*** Opening INFORMATION SUPPLIED ***

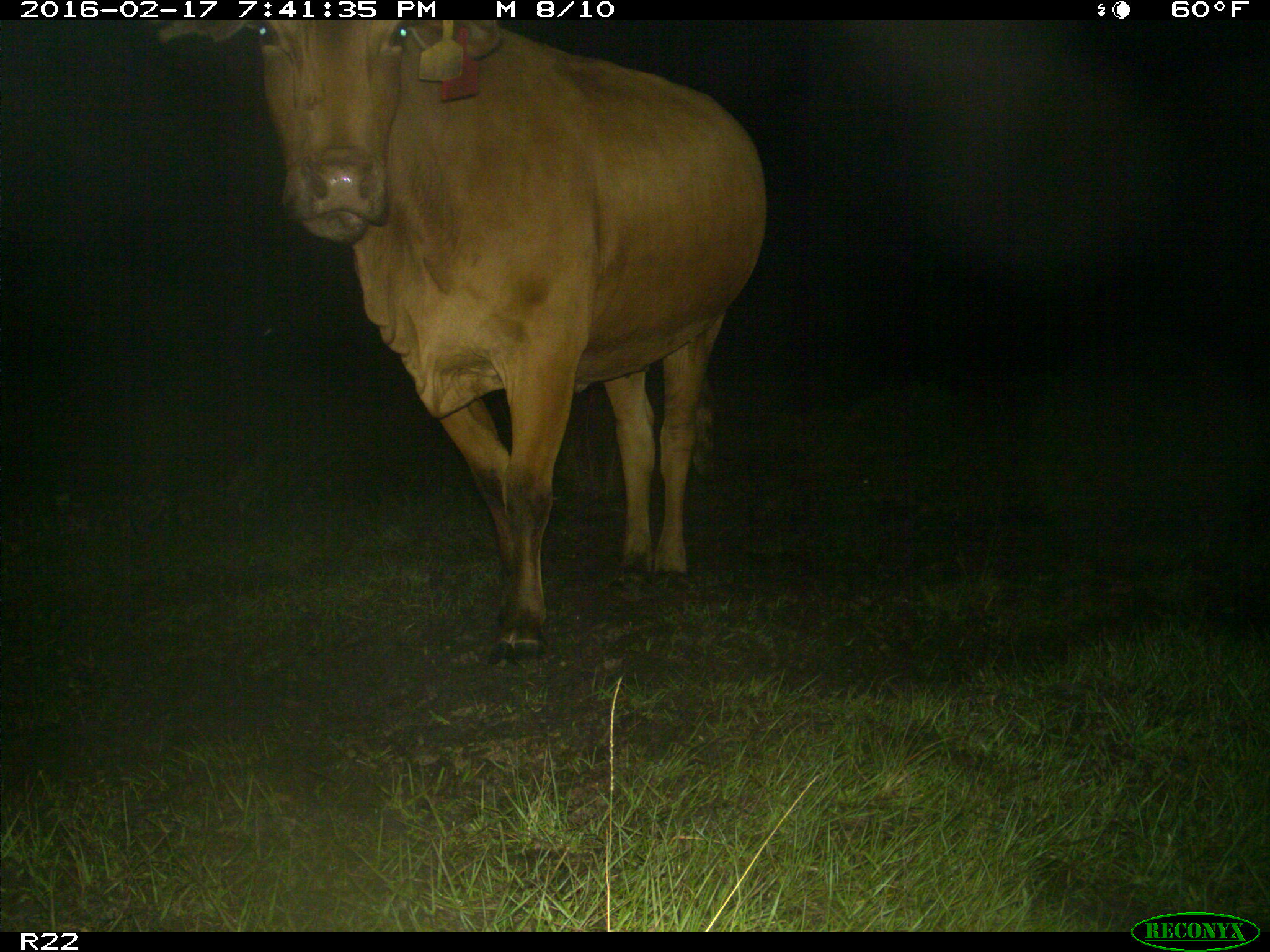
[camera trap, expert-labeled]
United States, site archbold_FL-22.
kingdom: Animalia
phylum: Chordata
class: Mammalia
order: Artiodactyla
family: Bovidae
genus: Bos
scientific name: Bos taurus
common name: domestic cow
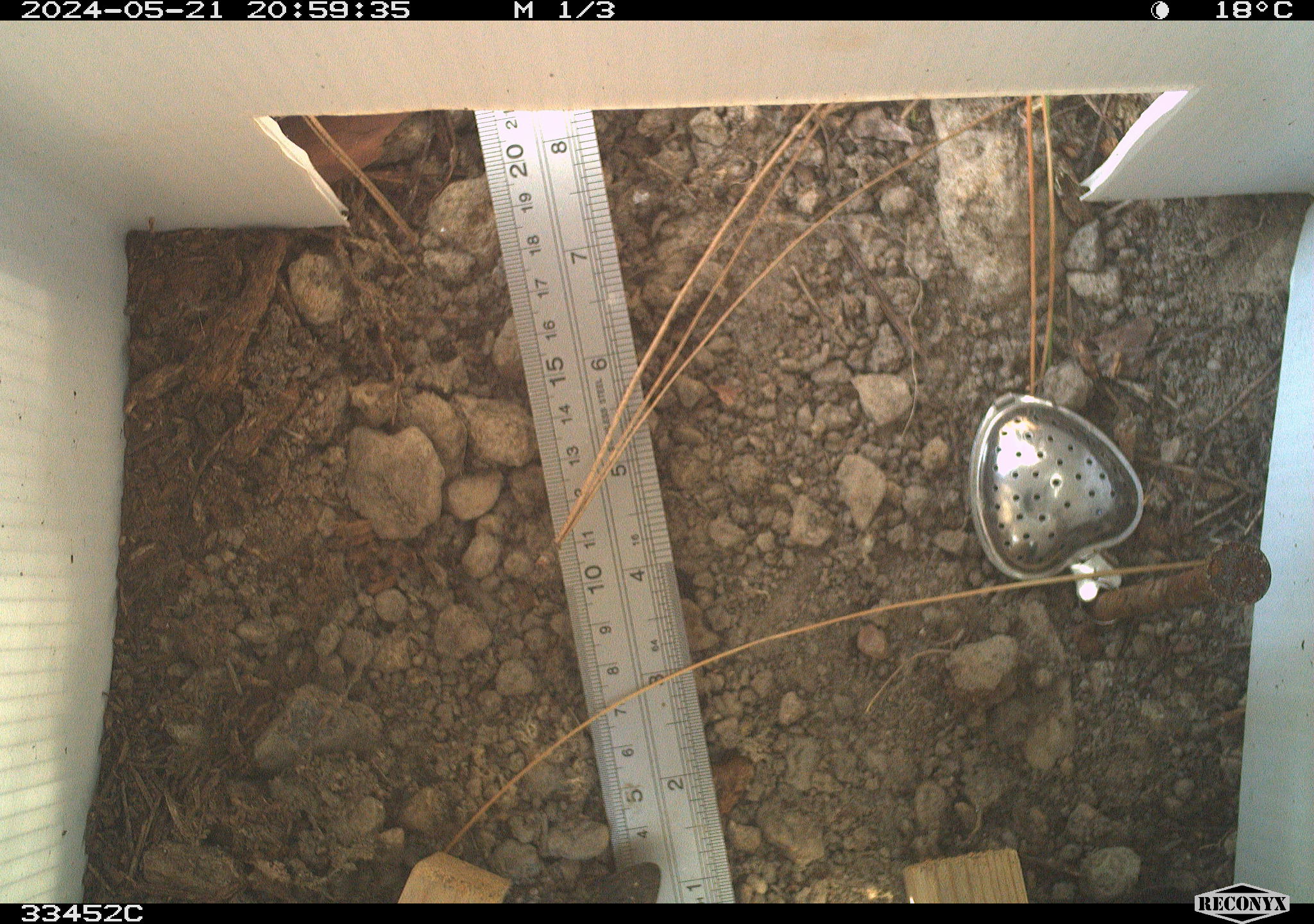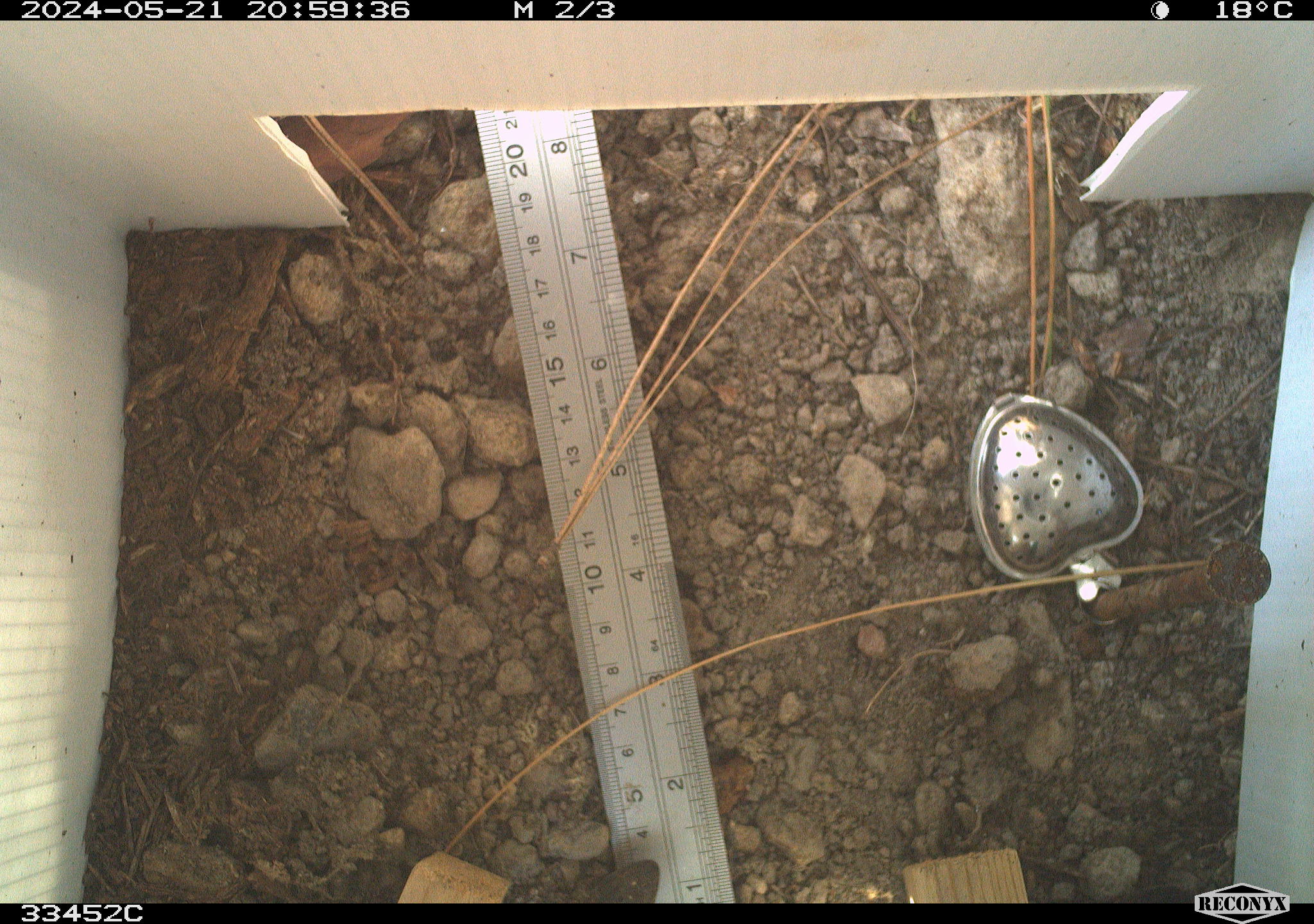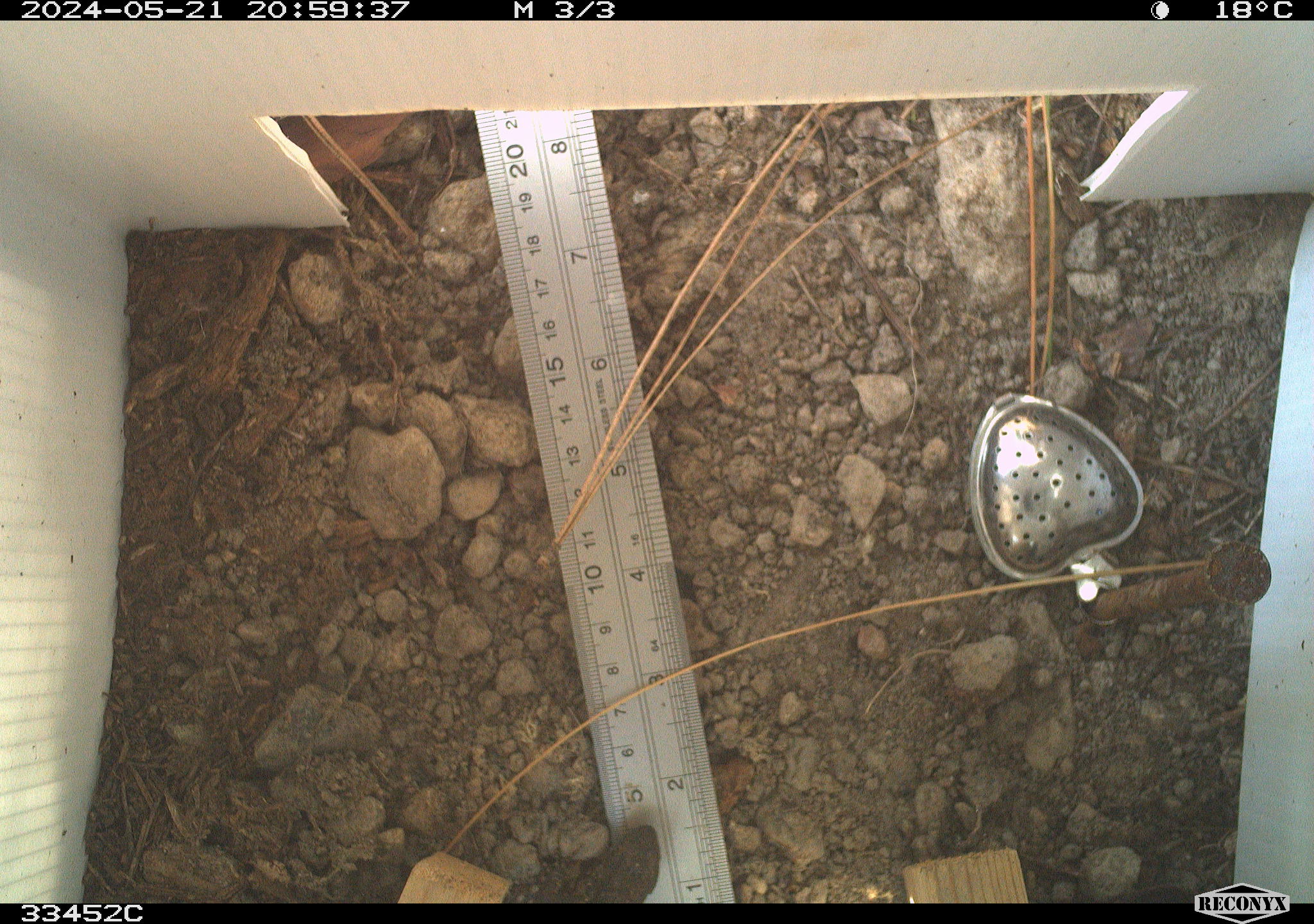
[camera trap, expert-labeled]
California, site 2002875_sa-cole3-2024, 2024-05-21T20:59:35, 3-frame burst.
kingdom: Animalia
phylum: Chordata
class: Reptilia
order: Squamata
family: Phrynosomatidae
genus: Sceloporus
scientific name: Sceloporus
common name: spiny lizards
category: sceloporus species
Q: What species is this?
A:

*** Closing INFORMATION SUPPLIED ***

Omit the pictures and print again exactly the lines from the one with "class: Mammalia" through the final line of the entries, both ends included.

* EXPECTED ANSWER:
class: Mammalia
order: Artiodactyla
family: Bovidae
genus: Bos
scientific name: Bos taurus
common name: domestic cow
[camera trap, expert-labeled]
California, site 2002875_sa-cole3-2024, 2024-05-21T20:59:35, 3-frame burst.
kingdom: Animalia
phylum: Chordata
class: Reptilia
order: Squamata
family: Phrynosomatidae
genus: Sceloporus
scientific name: Sceloporus
common name: spiny lizards
category: sceloporus species
Q: What species is this?
A:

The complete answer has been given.